ROVE'S RECOVERY RESERVATIONS.... Just this week, it seems we're starting to see conservatives worry about the state of the American economy. And by that I mean, they're concerned it's starting to improve in ways that may undermine Republicans' campaign plans.

Some of this was evident when House Republican Conference Chairman Mike Pence (R-Ind.) tried to move the goal posts, arguing that government efforts that create jobs aren't good enough. Karl Rove appeared on Fox News yesterday to argue that the economy is growing, but policymakers should get no credit for the progress.

"This in many ways is a false debate," Rove said. "The economy is stabilized compared to where it was a year ago, but is it because the government has spent $200 billion in the stimulus program? I don't think so."

"If you take a look worldwide, the Federal Reserve and the central banks have injected $30 trillion into the world economy," Rove continued, before acknowledging: "Again, the economy is going to recover, no ifs, ands, or buts."

As a substantive matter, Rove, who's never demonstrated any credible understanding of public policy on any level, has no idea what he's talking about. For grown-ups, the fact that the recovery effort stabilized the economy is no longer open to debate -- the NYT reported yesterday, citing a consensus among economists, that the economy would not have improved without the stimulus.

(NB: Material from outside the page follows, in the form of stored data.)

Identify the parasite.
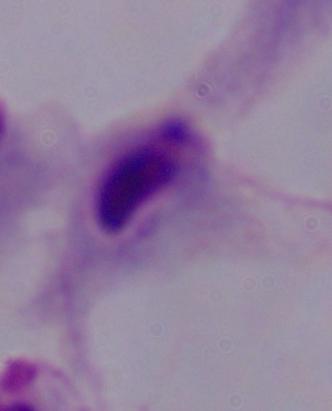
This is a trichomonad.

Captured at 1000x magnification. Micrograph.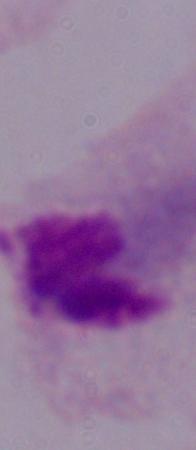 Micrograph. A trichomonad is shown. 1000x magnification.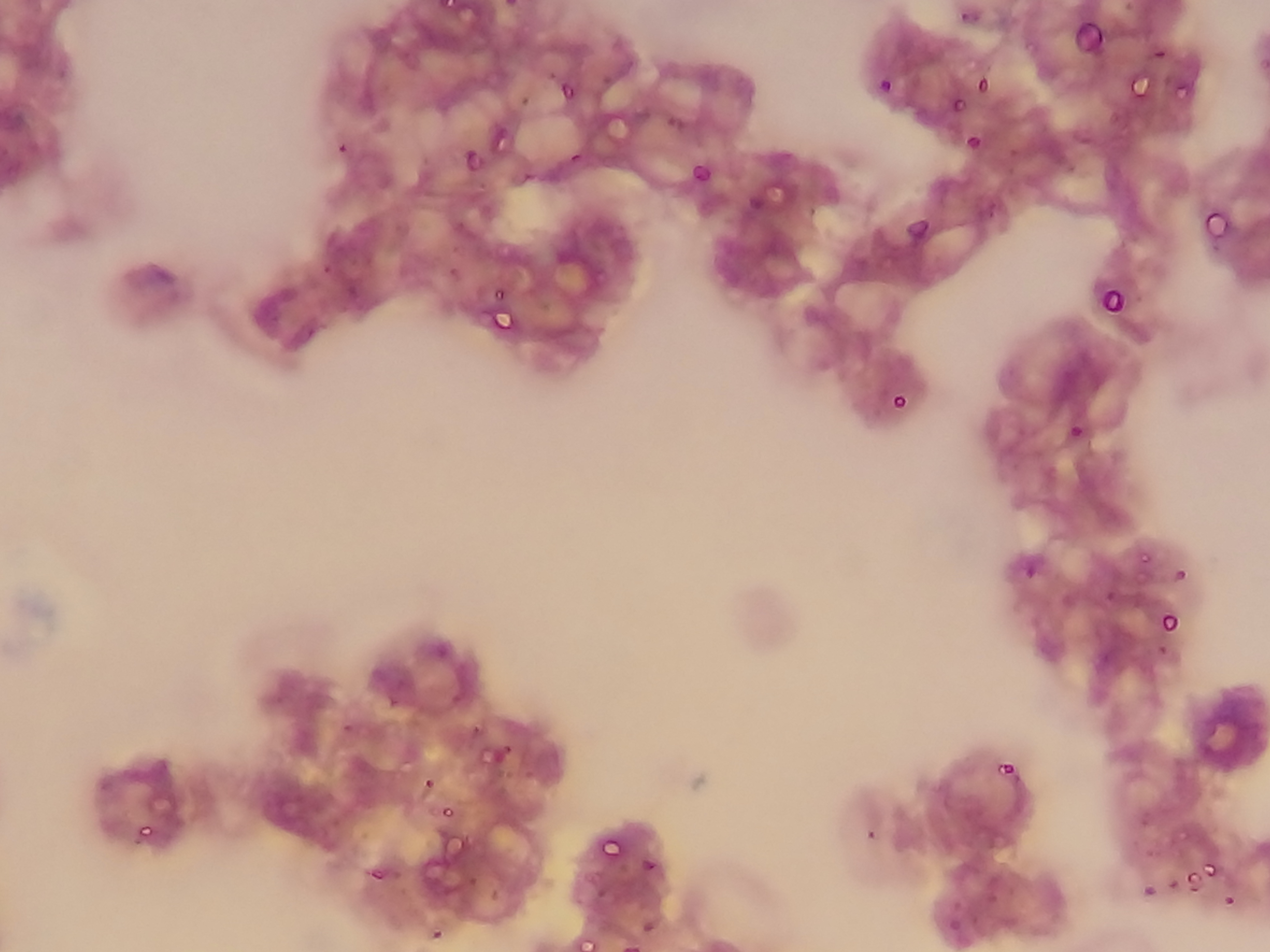

Approximate bounding boxes as [left, top, right, bottom] in pixels.
Summary:
  - Plasmodium parasite locations: [441, 0, 456, 12], [504, 0, 519, 9], [1063, 0, 1147, 45], [1121, 51, 1172, 92], [878, 76, 893, 94], [975, 76, 990, 93], [558, 79, 577, 102], [952, 97, 965, 112], [490, 127, 511, 148], [965, 132, 982, 149], [336, 141, 350, 155], [461, 149, 481, 169], [691, 161, 714, 183], [520, 169, 535, 184], [1202, 210, 1229, 238], [906, 216, 930, 239], [450, 244, 462, 256], [320, 263, 333, 276], [445, 264, 460, 280], [491, 285, 508, 304], [1101, 285, 1128, 312], [486, 299, 514, 328], [491, 310, 516, 333], [890, 392, 908, 410], [1068, 424, 1084, 439], [1139, 550, 1154, 567], [1021, 562, 1037, 580], [1173, 568, 1188, 583], [1106, 590, 1117, 602], [1158, 610, 1178, 634], [1156, 642, 1169, 655], [386, 697, 398, 709], [342, 720, 355, 735], [487, 740, 511, 764], [995, 760, 1016, 778], [424, 778, 436, 791], [439, 802, 456, 821], [134, 820, 157, 842], [865, 826, 878, 841], [596, 834, 624, 861], [641, 857, 658, 873], [1202, 862, 1220, 880], [365, 866, 383, 884], [1184, 870, 1200, 886], [1166, 880, 1178, 893], [1142, 883, 1155, 897], [487, 887, 501, 903], [1223, 895, 1236, 908], [948, 916, 962, 931], [641, 920, 656, 934], [429, 926, 445, 942]
  - Leukocyte locations: [732, 576, 799, 662]
  - Capture: mobile-phone photograph through a microscope
  - Field of view: single
  - Preparation: thin blood film
  - Country: Ghana
  - Image size: 1270×952 pixels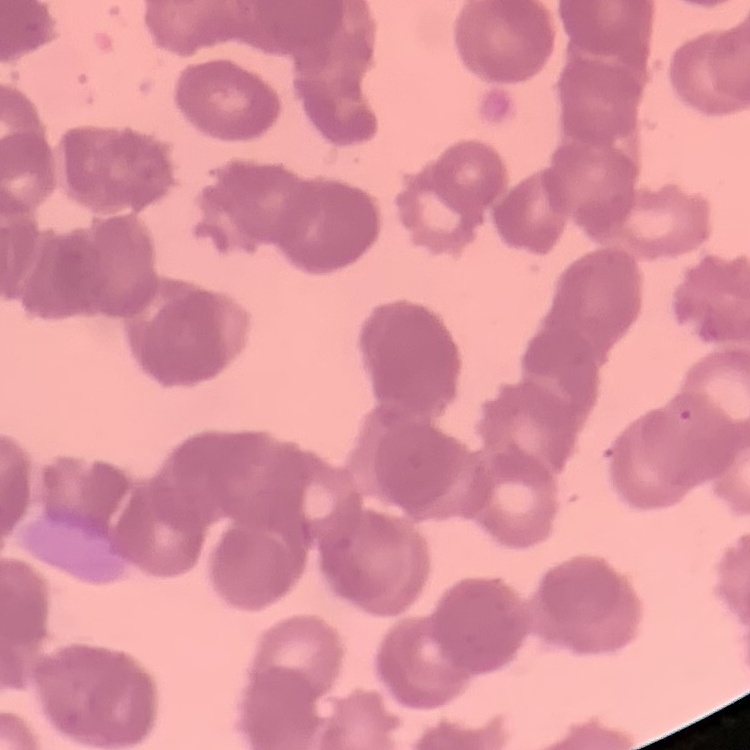

Summary:
  - Erythrocyte morphology: rouleaux formation
  - Preparation: thin blood smear
  - Stain: Field's or Giemsa
  - Image type: square crop of a larger photomicrograph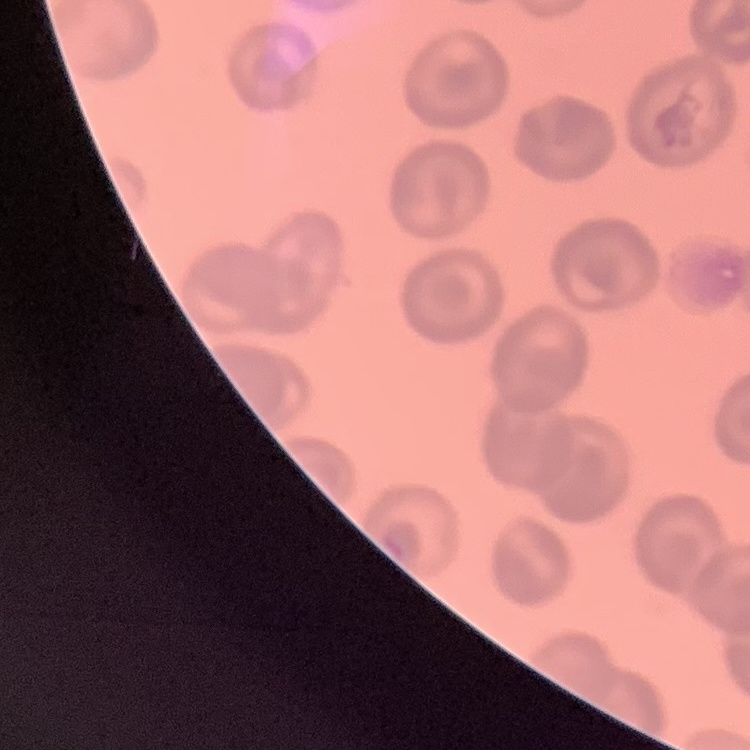
The erythrocytes show no rouleaux formation. Field's or Giemsa stain. One tile cut from a larger photomicrograph. Thin blood smear.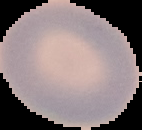 Image is 142×130 pixels. The area outside the segmented cell region is set to black. Malaria status: uninfected. From a thin blood smear.Classify this cell by malaria status.
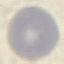
It is uninfected.

Giemsa stain. Acquired by smartphone through the microscope eyepiece. Cell patch, automatically extracted from a larger field of view and resized to 64 × 64 pixels. Thin blood smear.Report the malaria status of this cell.
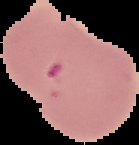

Parasitized.

Image is 139×145 pixels. Cell region segmented out of the field of view; the surrounding area is masked to black. From a thin blood film.Comment on the morphology of the erythrocytes.
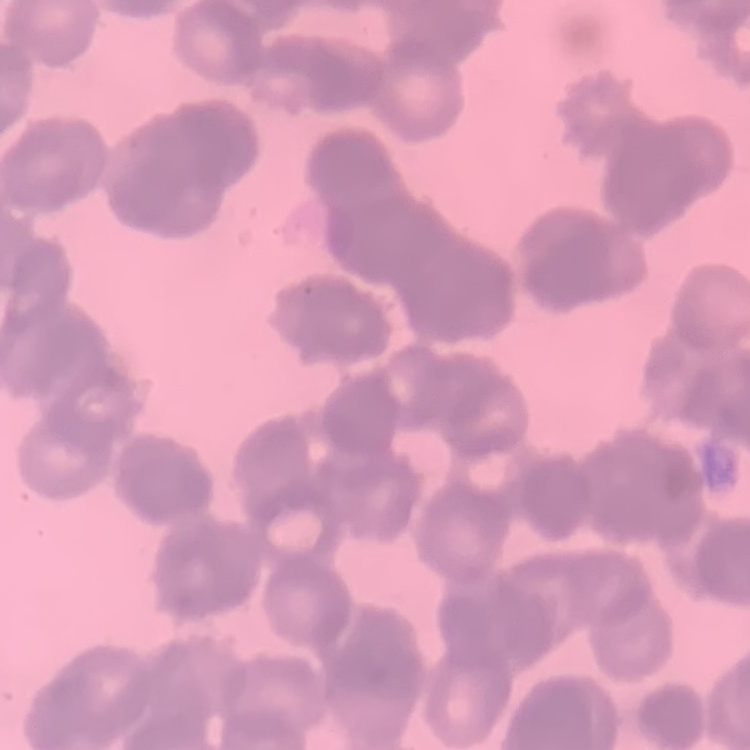

Rouleaux formation.

Summary:
  - Stain: Field's or Giemsa
  - Preparation: thin peripheral smear
  - Image type: one tile cut from a larger photomicrograph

But also note, there's just a touch of fear in Rove's spin. It's as if he realizes that his party may be peaking seven months too early, and that a stronger economy in the coming months may change the electoral equation in ways the GOP is unprepared for.

Indeed, National Review started pushing the line yesterday that the economy is starting to pick up in earnest, but that's awful news because "the Obama deficits" will have to be "paid for by our children."

What a sad little spin.

All of this may just be preventative rhetoric, laying the groundwork just in case the economy improves significantly this year. Either way, though, it seems Republicans are feeling a little antsy about this, and are starting to mull over strategies to downplay developments that are good for the country, but bad for their campaign strategy.

Something to keep an eye on.

Steve Benen 8:35 AM Permalink | Trackbacks | Comments (31)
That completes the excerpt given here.